**Requirement A:**
Return the lines of the listing exactly as they appear, beginning at the line that contains "Would you say" and stopping after the line that contains "0.66 metres".

**Document segment:**

# European travel



## helma (Sep 15, 2009)

My wife and I hope to travel from Dover through France, Spain and Portugal from late December to March 2014.
What route should we take avoiding icy mountains, and camp site recommendations en route please.
We have a large A class Hymer.
Thanks Helma


----------



## boringfrog (Sep 22, 2006)

Look here


----------



## BrianJP (Sep 17, 2010)

You dont say where you are going in Spain or Portugal but as far as there I would stick to toll and best N roads ie. From Calais A16/A28 to Rouen then A28 toll via Le Mans to A10 then via Tours and Poitiers.If weather good take N10 from Poitiers to pick up A10 north of Bordeaux then the vastly improved A63 down to the Spanish border.
I always go this route anyway , in fact I am doing at the moment have just stopped on an aire south of Poitiers.


----------



## boringfrog (Sep 22, 2006)

The A63 does have a toll on it now.


----------



## 04HBG (Dec 9, 2007)

I recently did a route for a mate who is going down in Jan you might find worth a look. I have tried to add an attachment but it wont let me so I will try pasting it.



Canterbury park & ride, special enclosed area for motor homes, water and waste emptying. Free bus into town included in the £3 a night charge. Pub on corner. This is usually our first stop it is an excellent place to spend a day or two. It is about 20 minutes drive to the ferry from here.
New Dover Road N 51.26205 E 1.10187.

**Data for this exercise:**

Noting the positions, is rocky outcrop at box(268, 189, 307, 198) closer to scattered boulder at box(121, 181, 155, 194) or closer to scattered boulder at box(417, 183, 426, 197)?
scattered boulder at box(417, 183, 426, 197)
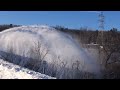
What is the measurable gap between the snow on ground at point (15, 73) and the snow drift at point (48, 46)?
20cm

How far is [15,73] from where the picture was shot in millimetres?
5355

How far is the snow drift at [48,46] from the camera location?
5473mm

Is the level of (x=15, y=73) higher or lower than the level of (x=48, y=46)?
lower

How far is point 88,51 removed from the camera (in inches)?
216

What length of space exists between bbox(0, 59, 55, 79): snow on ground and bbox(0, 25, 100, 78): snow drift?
7.8 inches

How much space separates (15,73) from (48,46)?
2.59 feet

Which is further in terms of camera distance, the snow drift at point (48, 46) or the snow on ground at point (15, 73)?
the snow drift at point (48, 46)

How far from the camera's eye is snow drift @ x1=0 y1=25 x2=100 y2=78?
215 inches
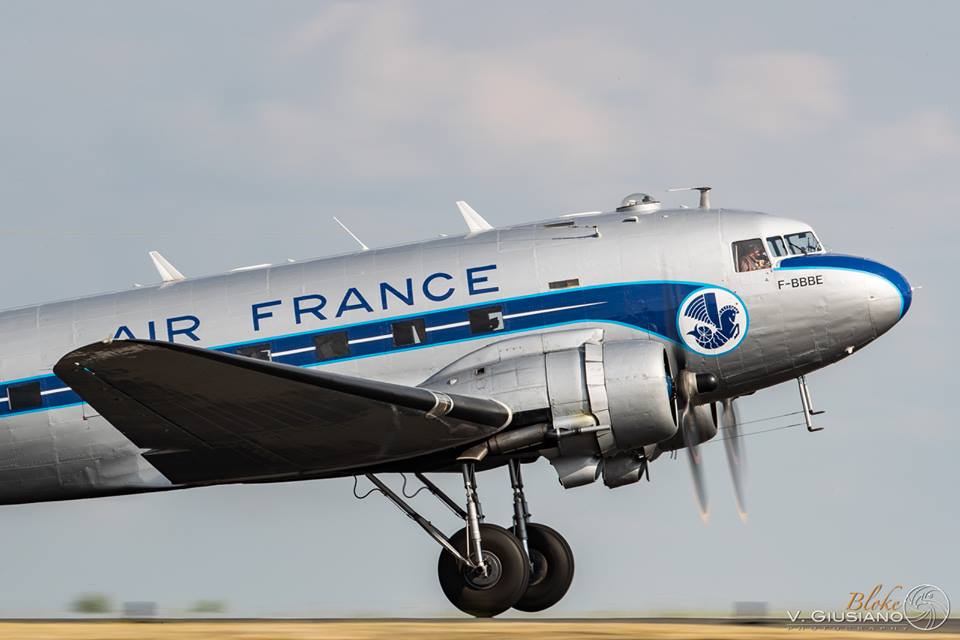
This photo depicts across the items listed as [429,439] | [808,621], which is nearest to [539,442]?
[429,439]

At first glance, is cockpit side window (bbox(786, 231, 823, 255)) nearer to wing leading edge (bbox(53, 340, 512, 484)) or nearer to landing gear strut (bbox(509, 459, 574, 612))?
wing leading edge (bbox(53, 340, 512, 484))

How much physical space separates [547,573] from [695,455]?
271 centimetres

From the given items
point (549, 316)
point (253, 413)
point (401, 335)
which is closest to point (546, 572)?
point (549, 316)

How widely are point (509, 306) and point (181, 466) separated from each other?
4463 millimetres

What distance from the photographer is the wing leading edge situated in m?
14.5

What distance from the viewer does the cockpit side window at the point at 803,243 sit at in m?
17.7

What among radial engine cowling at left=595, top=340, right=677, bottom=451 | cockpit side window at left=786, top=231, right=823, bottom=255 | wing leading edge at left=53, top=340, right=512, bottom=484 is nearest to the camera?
wing leading edge at left=53, top=340, right=512, bottom=484

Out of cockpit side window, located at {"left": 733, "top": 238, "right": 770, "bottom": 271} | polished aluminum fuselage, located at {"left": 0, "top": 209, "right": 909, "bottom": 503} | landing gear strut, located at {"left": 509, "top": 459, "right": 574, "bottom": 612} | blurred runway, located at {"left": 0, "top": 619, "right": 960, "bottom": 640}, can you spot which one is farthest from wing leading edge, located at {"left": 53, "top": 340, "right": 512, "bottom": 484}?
cockpit side window, located at {"left": 733, "top": 238, "right": 770, "bottom": 271}

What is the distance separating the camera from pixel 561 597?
18578 millimetres

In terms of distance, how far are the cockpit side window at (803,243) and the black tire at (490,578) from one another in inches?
199

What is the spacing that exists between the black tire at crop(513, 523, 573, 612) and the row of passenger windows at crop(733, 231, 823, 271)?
4.37 m

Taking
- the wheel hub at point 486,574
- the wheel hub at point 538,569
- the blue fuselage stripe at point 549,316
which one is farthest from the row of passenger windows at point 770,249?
the wheel hub at point 486,574

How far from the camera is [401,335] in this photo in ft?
58.3

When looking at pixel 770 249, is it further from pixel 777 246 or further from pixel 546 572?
pixel 546 572
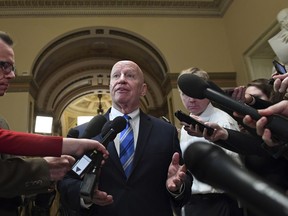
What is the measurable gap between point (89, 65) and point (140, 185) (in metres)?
9.42

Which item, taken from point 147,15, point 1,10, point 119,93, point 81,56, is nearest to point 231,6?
point 147,15

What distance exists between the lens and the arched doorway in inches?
324

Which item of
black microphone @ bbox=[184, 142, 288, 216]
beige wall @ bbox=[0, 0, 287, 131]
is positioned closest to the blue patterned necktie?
black microphone @ bbox=[184, 142, 288, 216]

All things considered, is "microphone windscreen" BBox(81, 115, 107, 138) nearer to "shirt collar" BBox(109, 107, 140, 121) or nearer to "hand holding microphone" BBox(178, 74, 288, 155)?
"shirt collar" BBox(109, 107, 140, 121)

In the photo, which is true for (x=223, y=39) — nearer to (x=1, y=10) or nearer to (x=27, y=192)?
(x=1, y=10)

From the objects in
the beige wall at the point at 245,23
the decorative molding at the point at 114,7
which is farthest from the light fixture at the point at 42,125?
the beige wall at the point at 245,23

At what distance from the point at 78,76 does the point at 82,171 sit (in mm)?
10178

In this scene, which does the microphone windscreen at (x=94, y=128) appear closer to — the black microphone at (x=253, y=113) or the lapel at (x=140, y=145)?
the lapel at (x=140, y=145)

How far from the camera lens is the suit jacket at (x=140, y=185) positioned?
1.62m

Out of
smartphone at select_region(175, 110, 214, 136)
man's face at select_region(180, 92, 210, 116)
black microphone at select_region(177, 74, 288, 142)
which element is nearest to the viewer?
black microphone at select_region(177, 74, 288, 142)

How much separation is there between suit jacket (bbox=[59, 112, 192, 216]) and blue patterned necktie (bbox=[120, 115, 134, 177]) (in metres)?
0.04

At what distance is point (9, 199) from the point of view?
139 cm

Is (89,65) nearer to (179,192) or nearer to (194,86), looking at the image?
(179,192)

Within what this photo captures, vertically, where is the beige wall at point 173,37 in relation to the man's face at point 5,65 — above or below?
above
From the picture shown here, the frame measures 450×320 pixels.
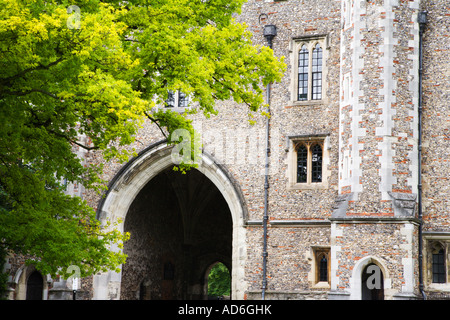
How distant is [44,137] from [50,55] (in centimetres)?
142

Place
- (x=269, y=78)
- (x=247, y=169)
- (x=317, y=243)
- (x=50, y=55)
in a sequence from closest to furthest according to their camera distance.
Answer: (x=50, y=55) → (x=269, y=78) → (x=317, y=243) → (x=247, y=169)

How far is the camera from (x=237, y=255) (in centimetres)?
1672

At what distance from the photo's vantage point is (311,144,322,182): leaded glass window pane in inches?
648

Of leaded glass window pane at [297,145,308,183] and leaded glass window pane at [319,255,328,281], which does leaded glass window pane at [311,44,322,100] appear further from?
leaded glass window pane at [319,255,328,281]

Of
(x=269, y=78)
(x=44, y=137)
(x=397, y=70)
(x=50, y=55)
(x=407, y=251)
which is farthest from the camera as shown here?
(x=397, y=70)

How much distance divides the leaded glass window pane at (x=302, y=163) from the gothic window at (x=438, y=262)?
3555mm

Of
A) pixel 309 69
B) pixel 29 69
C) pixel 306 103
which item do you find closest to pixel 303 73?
pixel 309 69

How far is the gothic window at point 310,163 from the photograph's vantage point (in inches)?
648

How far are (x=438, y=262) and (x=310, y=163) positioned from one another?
3857mm

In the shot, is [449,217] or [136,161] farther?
[136,161]

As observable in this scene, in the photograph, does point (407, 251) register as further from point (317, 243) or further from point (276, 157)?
point (276, 157)

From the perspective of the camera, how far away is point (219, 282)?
39.1 meters

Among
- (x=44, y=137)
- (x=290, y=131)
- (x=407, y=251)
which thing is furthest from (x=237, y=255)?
(x=44, y=137)
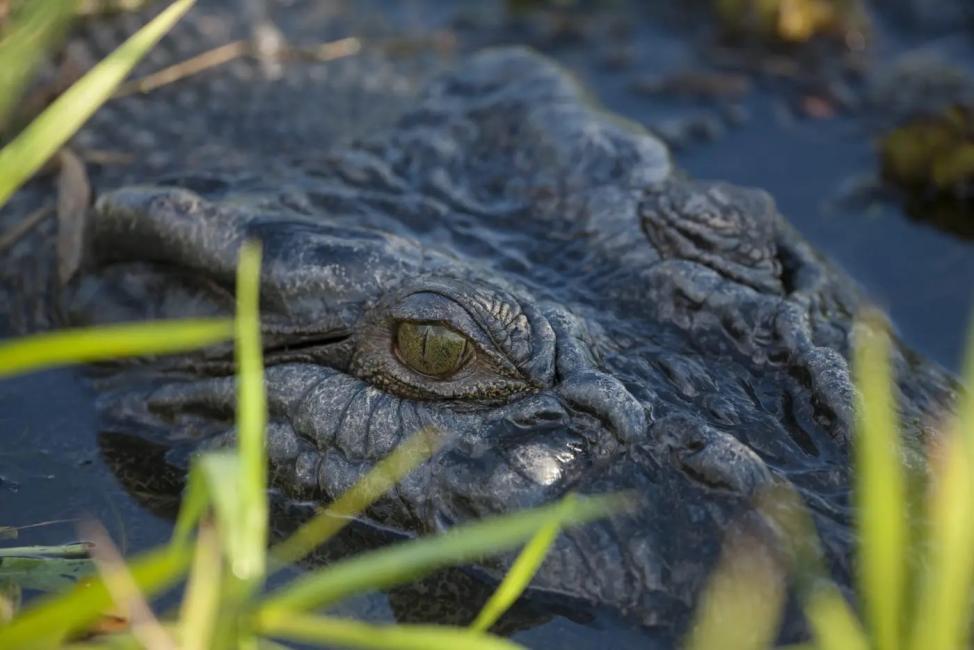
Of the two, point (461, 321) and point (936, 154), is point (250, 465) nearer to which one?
point (461, 321)

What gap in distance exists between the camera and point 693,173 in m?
4.64

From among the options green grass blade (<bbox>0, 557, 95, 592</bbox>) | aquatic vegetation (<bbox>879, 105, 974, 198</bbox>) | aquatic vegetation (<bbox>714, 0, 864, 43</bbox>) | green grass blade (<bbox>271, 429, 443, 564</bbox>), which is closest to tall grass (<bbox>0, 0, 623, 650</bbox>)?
green grass blade (<bbox>0, 557, 95, 592</bbox>)

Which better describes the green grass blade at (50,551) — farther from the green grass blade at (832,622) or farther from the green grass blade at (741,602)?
the green grass blade at (832,622)

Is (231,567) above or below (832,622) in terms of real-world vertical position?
below

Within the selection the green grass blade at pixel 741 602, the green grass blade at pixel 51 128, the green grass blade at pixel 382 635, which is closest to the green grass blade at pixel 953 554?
the green grass blade at pixel 741 602

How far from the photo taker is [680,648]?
250 cm

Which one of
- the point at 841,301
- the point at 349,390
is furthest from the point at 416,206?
the point at 841,301

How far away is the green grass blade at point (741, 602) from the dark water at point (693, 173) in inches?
5.8

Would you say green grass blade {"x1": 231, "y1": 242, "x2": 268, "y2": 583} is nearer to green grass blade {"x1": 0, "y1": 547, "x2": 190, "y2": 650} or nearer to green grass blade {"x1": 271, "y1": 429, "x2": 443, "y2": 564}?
green grass blade {"x1": 0, "y1": 547, "x2": 190, "y2": 650}

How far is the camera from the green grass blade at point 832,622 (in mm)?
1856

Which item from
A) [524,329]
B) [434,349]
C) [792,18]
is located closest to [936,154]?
[792,18]

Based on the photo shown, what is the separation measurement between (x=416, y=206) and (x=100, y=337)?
156 centimetres

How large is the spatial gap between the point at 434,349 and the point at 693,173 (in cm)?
210

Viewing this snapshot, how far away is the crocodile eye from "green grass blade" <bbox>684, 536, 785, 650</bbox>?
0.66 metres
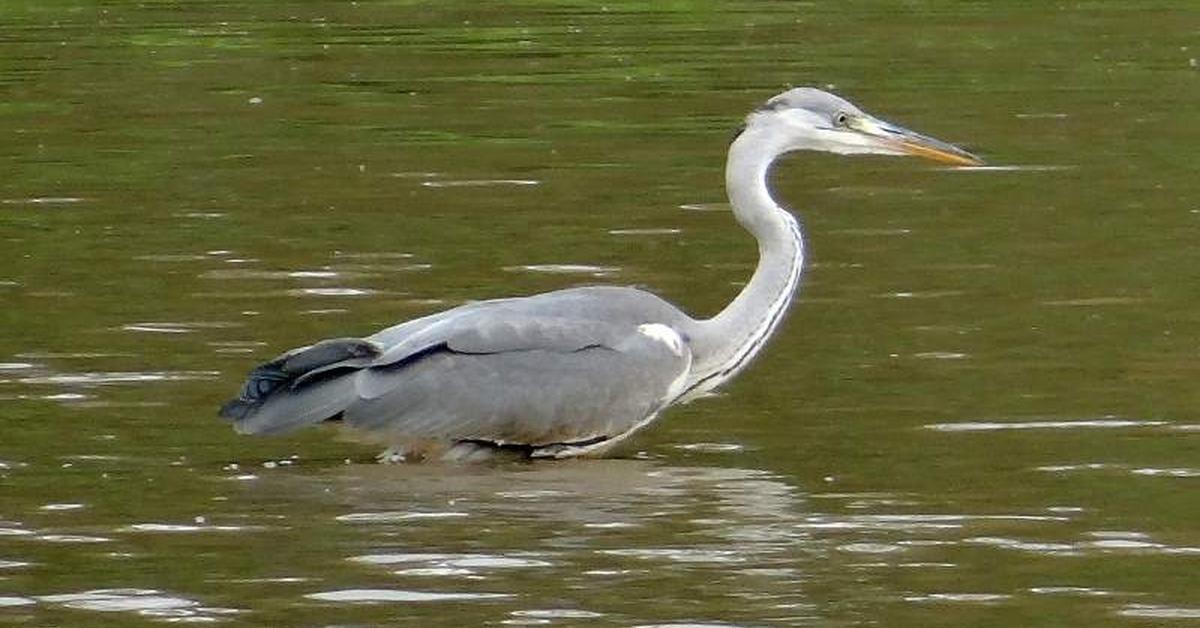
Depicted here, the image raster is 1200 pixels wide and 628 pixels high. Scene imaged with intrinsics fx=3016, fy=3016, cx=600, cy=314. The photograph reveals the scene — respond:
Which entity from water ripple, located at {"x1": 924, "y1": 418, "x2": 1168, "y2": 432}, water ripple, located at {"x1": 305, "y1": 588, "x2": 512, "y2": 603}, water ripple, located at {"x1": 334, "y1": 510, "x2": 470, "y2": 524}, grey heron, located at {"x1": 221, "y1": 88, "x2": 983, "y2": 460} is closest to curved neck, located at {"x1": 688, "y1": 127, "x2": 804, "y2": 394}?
grey heron, located at {"x1": 221, "y1": 88, "x2": 983, "y2": 460}

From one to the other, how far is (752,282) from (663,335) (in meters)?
0.58

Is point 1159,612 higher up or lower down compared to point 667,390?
lower down

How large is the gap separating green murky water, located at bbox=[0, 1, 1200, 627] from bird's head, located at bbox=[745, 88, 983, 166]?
0.81m

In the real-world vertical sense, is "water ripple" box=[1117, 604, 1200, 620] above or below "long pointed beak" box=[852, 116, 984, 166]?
below

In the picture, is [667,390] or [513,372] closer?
[513,372]

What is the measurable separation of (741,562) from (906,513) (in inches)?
29.3

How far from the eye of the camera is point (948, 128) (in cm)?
1723

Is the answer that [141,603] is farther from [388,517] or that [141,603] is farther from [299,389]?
[299,389]

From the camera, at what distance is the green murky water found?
27.9 ft

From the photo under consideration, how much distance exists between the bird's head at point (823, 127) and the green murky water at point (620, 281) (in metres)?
0.81

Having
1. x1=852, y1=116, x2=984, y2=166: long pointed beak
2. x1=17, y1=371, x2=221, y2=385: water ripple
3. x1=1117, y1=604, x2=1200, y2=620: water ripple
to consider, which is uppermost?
x1=852, y1=116, x2=984, y2=166: long pointed beak

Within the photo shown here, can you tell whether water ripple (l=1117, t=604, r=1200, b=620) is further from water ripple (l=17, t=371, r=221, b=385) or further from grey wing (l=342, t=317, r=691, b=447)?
water ripple (l=17, t=371, r=221, b=385)

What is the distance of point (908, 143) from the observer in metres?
11.3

**Requirement B:**
Retype the passage from the European travel thread word for word, beginning at the words "You dont say" and stopping after "toll on it now.".

**Expected answer A:**
Would you say green grass blade {"x1": 231, "y1": 242, "x2": 268, "y2": 583} is nearer to green grass blade {"x1": 0, "y1": 547, "x2": 190, "y2": 650} or nearer to green grass blade {"x1": 271, "y1": 429, "x2": 443, "y2": 564}?
green grass blade {"x1": 0, "y1": 547, "x2": 190, "y2": 650}

How far is the camera from the green grass blade at point 832,622 (in mm)?
1856

Which item from
A) [524,329]
B) [434,349]
C) [792,18]
is located closest to [936,154]?
[792,18]

Based on the photo shown, what is the separation measurement between (x=416, y=206) and (x=100, y=337)?
156 centimetres

How large is the spatial gap between the point at 434,349 and the point at 693,173 (in cm)?
210

Viewing this snapshot, how far away is the crocodile eye from "green grass blade" <bbox>684, 536, 785, 650</bbox>?
0.66 metres

**Expected answer B:**
You dont say where you are going in Spain or Portugal but as far as there I would stick to toll and best N roads ie. From Calais A16/A28 to Rouen then A28 toll via Le Mans to A10 then via Tours and Poitiers.If weather good take N10 from Poitiers to pick up A10 north of Bordeaux then the vastly improved A63 down to the Spanish border.
I always go this route anyway , in fact I am doing at the moment have just stopped on an aire south of Poitiers.


----------



## boringfrog (Sep 22, 2006)

The A63 does have a toll on it now.